The PFLP is an extramedullary fixation device that is used with increasing frequency because it offers improved function for maintaining stability and preventing rotation of the implant26. The swollen top of the plate plays a crucial role in gathering comminuted fractures, reinforcing the structure of the lateral wall at the same time. The PFLP was specifically designed for fractures in the proximal femoral region to increase early mobilization of patients by placing more screws into the proximal femur at different angles27, which is theoretically superior to the intramedullary nail. The PFLP used in this study was designed for fractures in the proximal femur and recommended by its producer for the treatment of unstable intertrochanteric femoral fractures. With six fixed points at the proximal femur, the PFLP maximized rotation resistance, preventing re-injury of the lateral femoral wall28. Especially for patients with severe comminuted lateral walls, for which it was difficult to use intramedullary nails, the PFLP was superior to the gamma nail.

The importance of the lateral trochanteric wall was highlighted in the present study. Previously, the stability of intertrochanteric femoral fractures largely relied on the lesser trochanter and the degree of the comminuted fracture of the posterior medial wall. The lateral trochanteric wall is likely to suffer from secondary damage during the insertion of intramedullary fixation devices, resulting in a high incidence of lateral wall blowout after operation29. Regardless of whether fractures of the lateral wall exist before operation, iatrogenic blowout is likely to occur in the lateral wall after operation. In one study, broken lateral walls occurred in 24 patients with pertrochanteric fractures treated by internal fixation, confirming the importance of the integrity of the lateral trochanteric wall in unstable fractures15. In the current study, cortical cleavage of the lateral wall occurred in three cases of patients treated with gamma nails, in which gamma nail failed to maintain stability of the femur; these nails were replaced by PFLPs. Thus, as an optimal choice for the treatment of unstable intertrochanteric femoral fractures with broken lateral walls, the PFLP was more beneficial in protecting broken lateral walls compared to the gamma nail.
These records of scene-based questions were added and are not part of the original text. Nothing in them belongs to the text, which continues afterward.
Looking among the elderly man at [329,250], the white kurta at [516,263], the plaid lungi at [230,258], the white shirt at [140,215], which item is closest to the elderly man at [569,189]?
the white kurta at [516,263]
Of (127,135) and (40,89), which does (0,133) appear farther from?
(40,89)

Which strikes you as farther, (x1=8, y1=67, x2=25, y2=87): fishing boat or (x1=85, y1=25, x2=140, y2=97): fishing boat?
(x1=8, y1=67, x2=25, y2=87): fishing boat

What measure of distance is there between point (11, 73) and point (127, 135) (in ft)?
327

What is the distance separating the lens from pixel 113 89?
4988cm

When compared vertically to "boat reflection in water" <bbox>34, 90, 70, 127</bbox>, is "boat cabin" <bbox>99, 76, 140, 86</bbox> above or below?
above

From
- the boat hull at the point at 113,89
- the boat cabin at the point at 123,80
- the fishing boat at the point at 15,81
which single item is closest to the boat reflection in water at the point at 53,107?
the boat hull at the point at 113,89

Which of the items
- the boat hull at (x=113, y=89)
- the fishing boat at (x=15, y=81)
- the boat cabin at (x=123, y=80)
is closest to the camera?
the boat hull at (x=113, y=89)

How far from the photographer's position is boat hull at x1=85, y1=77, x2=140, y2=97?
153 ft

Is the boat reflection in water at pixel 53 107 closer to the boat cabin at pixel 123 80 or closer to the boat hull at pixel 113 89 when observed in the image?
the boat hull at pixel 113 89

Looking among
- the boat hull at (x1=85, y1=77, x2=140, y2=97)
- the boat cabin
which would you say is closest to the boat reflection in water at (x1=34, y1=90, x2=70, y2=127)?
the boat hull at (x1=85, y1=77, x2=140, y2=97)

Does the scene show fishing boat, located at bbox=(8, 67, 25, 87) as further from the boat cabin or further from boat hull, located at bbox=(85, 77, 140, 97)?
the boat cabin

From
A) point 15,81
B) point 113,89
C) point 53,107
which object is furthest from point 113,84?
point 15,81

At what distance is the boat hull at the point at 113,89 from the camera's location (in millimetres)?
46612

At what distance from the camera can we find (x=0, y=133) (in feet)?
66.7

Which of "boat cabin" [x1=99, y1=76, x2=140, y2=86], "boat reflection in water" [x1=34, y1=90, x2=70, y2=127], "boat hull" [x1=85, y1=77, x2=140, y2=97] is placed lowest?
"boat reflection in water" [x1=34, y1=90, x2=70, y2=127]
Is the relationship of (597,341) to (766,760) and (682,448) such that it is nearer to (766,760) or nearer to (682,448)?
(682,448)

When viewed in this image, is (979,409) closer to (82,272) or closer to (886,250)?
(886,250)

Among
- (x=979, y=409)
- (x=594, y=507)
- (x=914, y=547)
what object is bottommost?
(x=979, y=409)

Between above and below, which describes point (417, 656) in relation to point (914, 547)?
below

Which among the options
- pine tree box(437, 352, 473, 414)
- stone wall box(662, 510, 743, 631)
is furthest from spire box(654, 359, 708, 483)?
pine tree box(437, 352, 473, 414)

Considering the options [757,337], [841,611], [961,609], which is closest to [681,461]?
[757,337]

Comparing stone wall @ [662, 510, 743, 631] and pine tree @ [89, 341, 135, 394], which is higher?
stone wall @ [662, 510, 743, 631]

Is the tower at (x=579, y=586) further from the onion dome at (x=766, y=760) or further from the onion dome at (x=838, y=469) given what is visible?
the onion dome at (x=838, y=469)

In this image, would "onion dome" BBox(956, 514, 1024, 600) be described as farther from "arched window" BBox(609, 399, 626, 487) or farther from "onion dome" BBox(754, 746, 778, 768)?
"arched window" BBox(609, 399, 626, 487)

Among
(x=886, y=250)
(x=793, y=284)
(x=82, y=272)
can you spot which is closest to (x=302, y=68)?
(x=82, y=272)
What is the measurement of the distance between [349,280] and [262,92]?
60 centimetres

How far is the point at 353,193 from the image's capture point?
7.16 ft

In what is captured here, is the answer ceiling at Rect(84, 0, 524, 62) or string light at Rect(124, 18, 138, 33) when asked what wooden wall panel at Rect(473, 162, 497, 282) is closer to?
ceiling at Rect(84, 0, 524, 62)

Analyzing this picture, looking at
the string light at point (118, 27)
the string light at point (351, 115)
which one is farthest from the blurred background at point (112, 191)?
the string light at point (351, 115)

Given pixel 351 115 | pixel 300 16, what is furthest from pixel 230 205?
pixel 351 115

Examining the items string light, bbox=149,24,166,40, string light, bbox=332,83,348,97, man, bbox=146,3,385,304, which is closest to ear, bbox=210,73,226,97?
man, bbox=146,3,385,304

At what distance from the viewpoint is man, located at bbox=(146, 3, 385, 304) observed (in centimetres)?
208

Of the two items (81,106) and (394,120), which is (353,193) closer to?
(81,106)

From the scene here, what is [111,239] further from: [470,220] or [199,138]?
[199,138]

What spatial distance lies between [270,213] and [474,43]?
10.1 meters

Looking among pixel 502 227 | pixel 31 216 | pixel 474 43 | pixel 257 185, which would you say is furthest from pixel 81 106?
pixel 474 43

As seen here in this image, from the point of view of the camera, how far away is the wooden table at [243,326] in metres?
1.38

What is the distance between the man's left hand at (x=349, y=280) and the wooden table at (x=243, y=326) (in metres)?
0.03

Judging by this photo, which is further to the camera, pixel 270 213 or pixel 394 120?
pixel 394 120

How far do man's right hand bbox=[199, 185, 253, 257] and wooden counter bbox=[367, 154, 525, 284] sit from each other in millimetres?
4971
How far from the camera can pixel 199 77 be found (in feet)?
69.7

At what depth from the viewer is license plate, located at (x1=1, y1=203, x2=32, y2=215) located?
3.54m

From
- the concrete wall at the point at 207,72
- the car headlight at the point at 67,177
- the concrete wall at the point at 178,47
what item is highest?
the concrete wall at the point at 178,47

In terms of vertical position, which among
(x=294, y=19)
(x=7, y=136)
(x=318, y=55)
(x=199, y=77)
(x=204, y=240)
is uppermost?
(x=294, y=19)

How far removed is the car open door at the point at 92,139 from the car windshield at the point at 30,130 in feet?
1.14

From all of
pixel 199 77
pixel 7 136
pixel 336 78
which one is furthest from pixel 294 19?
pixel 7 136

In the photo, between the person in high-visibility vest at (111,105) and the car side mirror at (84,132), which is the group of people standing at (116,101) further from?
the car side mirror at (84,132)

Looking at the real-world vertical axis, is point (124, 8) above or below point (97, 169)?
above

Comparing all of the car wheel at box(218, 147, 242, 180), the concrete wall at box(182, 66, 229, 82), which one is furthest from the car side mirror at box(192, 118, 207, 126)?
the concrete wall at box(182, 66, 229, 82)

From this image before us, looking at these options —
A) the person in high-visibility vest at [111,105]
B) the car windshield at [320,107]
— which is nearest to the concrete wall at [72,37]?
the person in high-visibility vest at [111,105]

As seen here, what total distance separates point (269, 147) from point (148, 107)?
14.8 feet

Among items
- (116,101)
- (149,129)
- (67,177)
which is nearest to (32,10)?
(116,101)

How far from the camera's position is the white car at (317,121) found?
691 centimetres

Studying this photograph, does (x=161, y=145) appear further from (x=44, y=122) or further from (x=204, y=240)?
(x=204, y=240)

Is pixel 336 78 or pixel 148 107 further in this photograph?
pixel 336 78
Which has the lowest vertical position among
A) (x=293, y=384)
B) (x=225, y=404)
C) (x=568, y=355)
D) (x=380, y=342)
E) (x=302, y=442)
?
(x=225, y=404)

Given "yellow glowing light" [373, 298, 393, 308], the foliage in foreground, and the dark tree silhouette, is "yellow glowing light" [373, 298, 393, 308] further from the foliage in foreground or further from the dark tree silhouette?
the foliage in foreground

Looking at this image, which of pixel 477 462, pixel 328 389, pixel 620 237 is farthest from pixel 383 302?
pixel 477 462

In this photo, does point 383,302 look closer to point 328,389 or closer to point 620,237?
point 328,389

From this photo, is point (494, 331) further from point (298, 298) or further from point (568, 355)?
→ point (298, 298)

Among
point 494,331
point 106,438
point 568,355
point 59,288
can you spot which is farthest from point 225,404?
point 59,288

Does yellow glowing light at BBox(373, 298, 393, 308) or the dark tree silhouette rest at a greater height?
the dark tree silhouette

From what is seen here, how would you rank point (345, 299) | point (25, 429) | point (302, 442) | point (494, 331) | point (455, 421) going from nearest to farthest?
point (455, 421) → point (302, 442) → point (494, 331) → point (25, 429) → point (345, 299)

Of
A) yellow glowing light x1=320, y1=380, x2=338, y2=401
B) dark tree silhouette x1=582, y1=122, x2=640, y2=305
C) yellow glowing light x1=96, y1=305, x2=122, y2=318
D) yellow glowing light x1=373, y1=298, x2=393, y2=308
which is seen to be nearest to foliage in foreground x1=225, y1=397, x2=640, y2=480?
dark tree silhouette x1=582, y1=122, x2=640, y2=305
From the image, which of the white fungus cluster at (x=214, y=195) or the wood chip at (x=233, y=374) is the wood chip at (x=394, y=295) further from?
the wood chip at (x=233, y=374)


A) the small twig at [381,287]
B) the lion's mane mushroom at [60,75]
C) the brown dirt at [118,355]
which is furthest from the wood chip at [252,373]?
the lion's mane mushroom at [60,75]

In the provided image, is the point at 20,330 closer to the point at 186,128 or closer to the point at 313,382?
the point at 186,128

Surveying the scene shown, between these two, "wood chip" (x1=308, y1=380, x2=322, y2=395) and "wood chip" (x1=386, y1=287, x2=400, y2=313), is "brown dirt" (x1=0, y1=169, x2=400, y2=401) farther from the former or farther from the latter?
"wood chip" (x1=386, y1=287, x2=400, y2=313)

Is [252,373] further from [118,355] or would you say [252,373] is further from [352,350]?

This was a controlled study with certain limitations. The sample size was relatively small and the length of follow-up was relatively short. Improvement of these conditions in future studies may provide more information for validating the results presented here.

In conclusion, gamma nails and PFLPs were both effective for unstable intertrochanteric femoral fractures with broken lateral walls for hip-functional recovery. The PFLP was more effective in severe comminuted fractures and more beneficial for protecting the broken lateral wall, compared to the gamma nail; however, early weight bearing was discouraged among patients treated with PFLPs.